Friday, 30 April 2010

Two gig week - part 2

















What a great night!

I'd been looking forward to it for weeks. The prospect of a gig with two friends I love playing with - Chris on soprano sax, Tim on tenor sax and me with violin plugged in, at a poetry night? Can't get much better than that.

It was an "Open mouth" at Brighton's Redroaster coffee house, aimed at opening up the stage to as many poets who wanted to read, and we provided the musical interludes. So, apart from having a ball playing music, we got to hear loads of different poetry, some of which is still resonating in me today, and I tried out three newish poems to get a better sense of if they work or not.






















I loved how the house piano came to life when we took the front board off, and how playing it seemed to open up the whole space with music emerging from behind as well as in front of the listeners. Angled mirrors and a high skylit ceiling offered rich resonances we could play with. A wooden chair became unexpected percussion. A brace of blown beer bottles added drones. And the rain was showering onto the glass roof at a point when we were too loud to really hear it. I watched it driving like full-on percussion, wire brushes on snares and let that groove my sounds. And Tim's words, sudden, almost a shock to hear him, like I had forgotten that we had the option of speaking.
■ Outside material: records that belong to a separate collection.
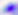
Summary:
  - Modality: photomicrograph
  - Magnification: 400x
  - Identification: Toxoplasma gondii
Report the malaria status of this cell.
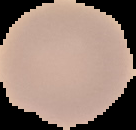

It is uninfected.

{
  "preparation": "thin blood film",
  "image_size": "136×130 pixels",
  "image_type": "segmented cell region with the area outside set to black"
}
Name the parasite shown.
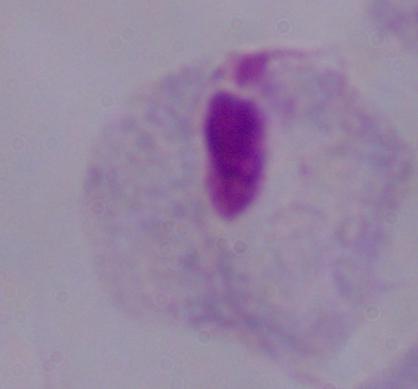

A trichomonad.

Summary:
  - Modality: micrograph
  - Magnification: 1000x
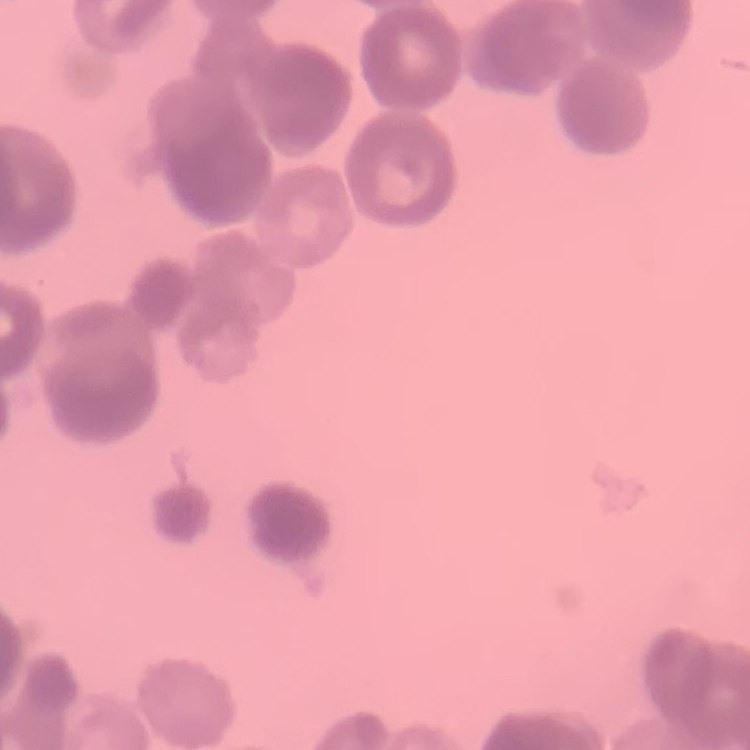

{
  "erythrocyte_morphology": "rouleaux formation",
  "stain": "Field's or Giemsa",
  "image_type": "square crop of a larger photomicrograph",
  "preparation": "thin peripheral smear"
}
Touching, somehow, that we can never play that music again. Music of the moment. Spontaneous composition. Evolving elusive ensemble. Those pieces are gone. Free improvisation all over. Set free.

Maybe it's still resounding in the high corners of that beautiful room? Maybe the closed piano has a hint of those sounds still inside, held onto, kept? Maybe shining as fragments in the minds of some of the people who were so encouraging and generous with their praise?

There are infinite possibilities for the three of us to create new music together. And that's something I will always look forward to. But last night has reminded me that I'm curious to find ways for words and music to come even closer together to generate interesting and meaningful pieces.

A bee in my bonnet. Work in progress. I just haven't found satisfying ways to do it yet.